[Data records]
────
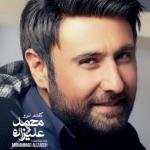 mohammad.alizadeh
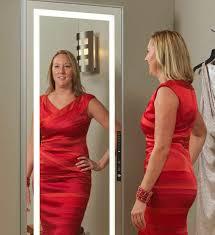 unique scenescetter lighted dressing room mirrors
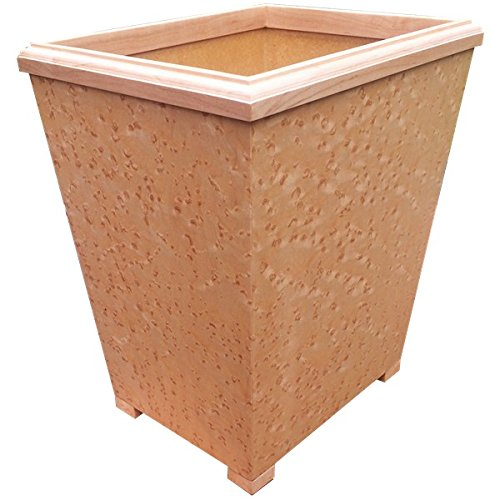 Wooden Wastebasket In Birdseye Maple Veneers And Soilds Small Size 13Qt - With White (Birdseye Maple Cabinets)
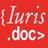 Iuris.doc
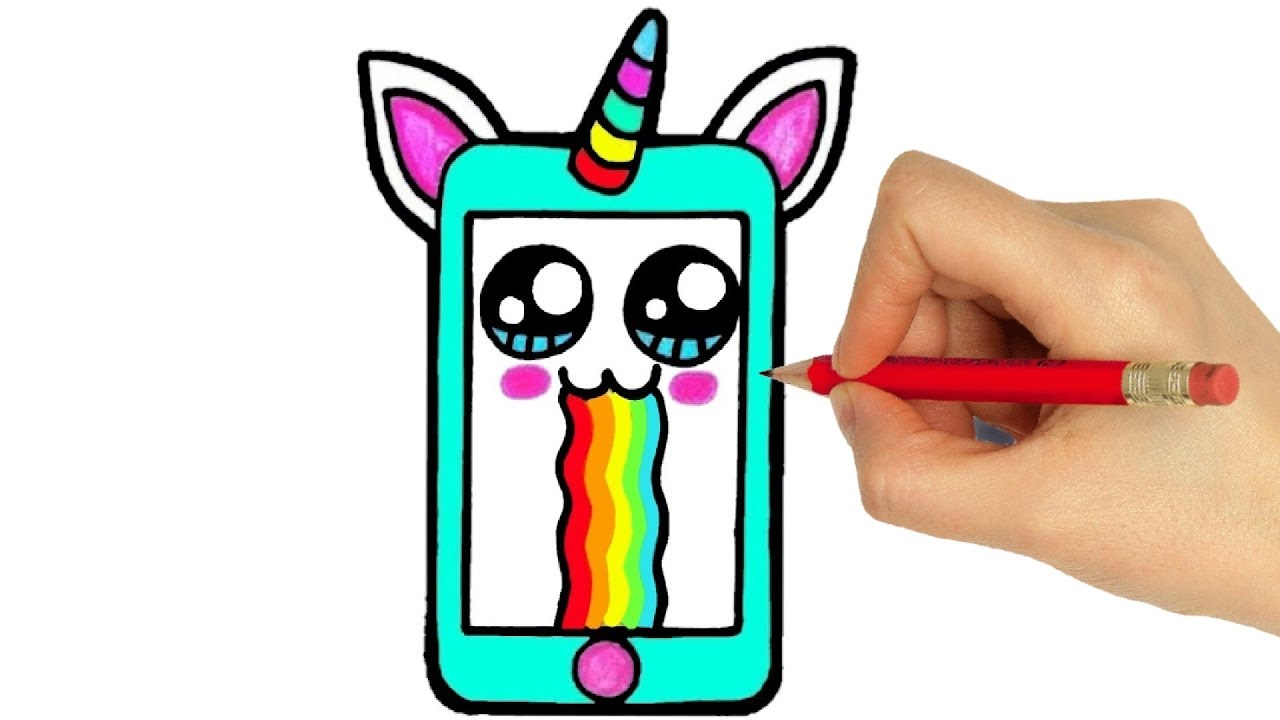 How To Draw Cell Phone How To Draw Smartphone Como Desenhar Um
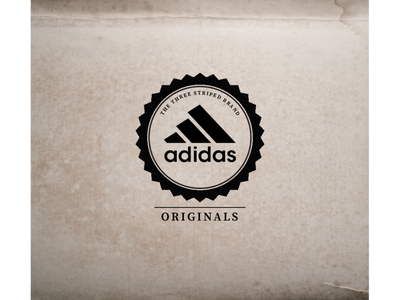 adidas retro ancient rebranding logo adidas originals brand retro flat design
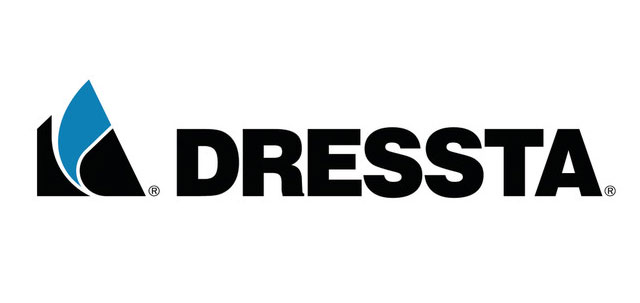 equipment brand Dressta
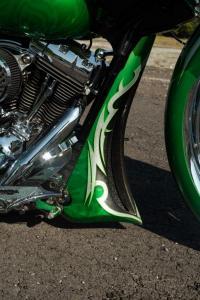 2011-harley-davidson-street-glide (13)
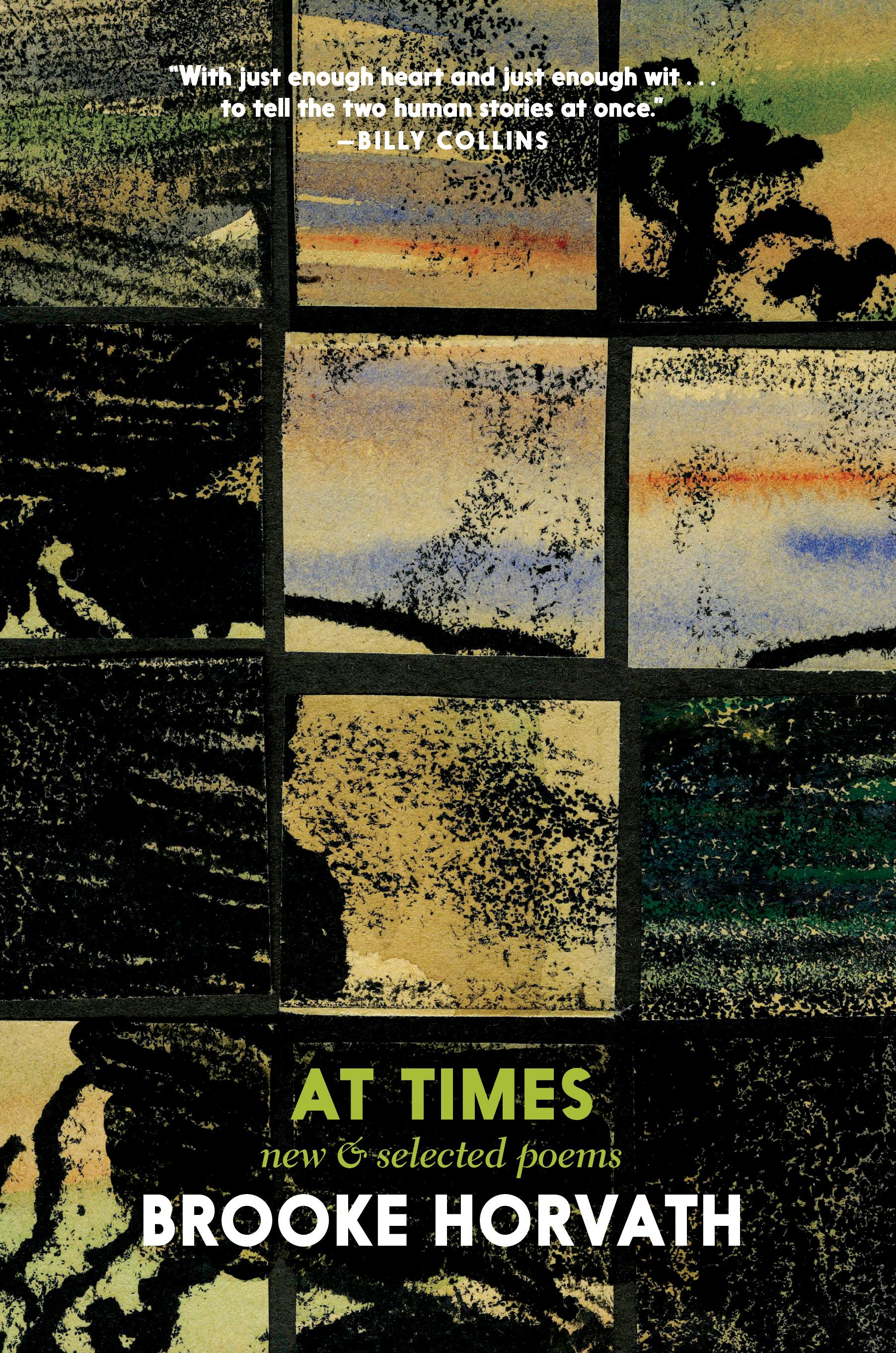 Attimes_cover-1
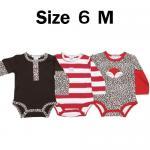 ชุด เด็กอ่อน MON CARAMEL ลายเสือดาว Size 6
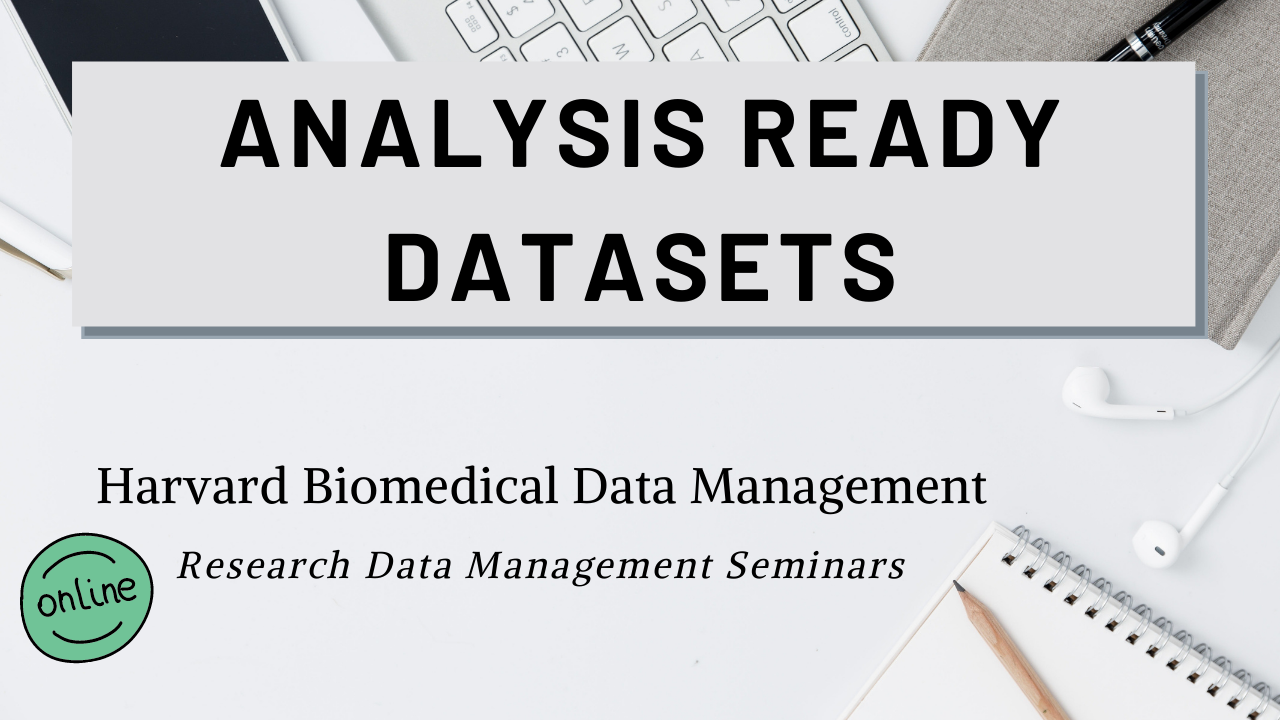 Analysis Ready Datasets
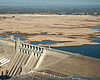 Study: California Drought Means Less Hydropower, More CO2 Pollution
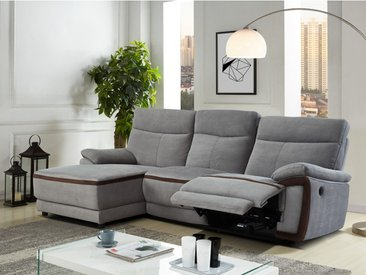 Canapé d'angle relax électrique en tissu PROVO - Gris et bandes chocolats - Angle gauche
────
Task:
Please return, without any change, the lines from the line containing "ชุด เด็กอ่อน MON CARAMEL ลายเสือดาว Size 6" through the last line of the entries, dropping the pictures.

Answer to the exercise:
 ชุด เด็กอ่อน MON CARAMEL ลายเสือดาว Size 6
 Analysis Ready Datasets
 Study: California Drought Means Less Hydropower, More CO2 Pollution
 Canapé d'angle relax électrique en tissu PROVO - Gris et bandes chocolats - Angle gauche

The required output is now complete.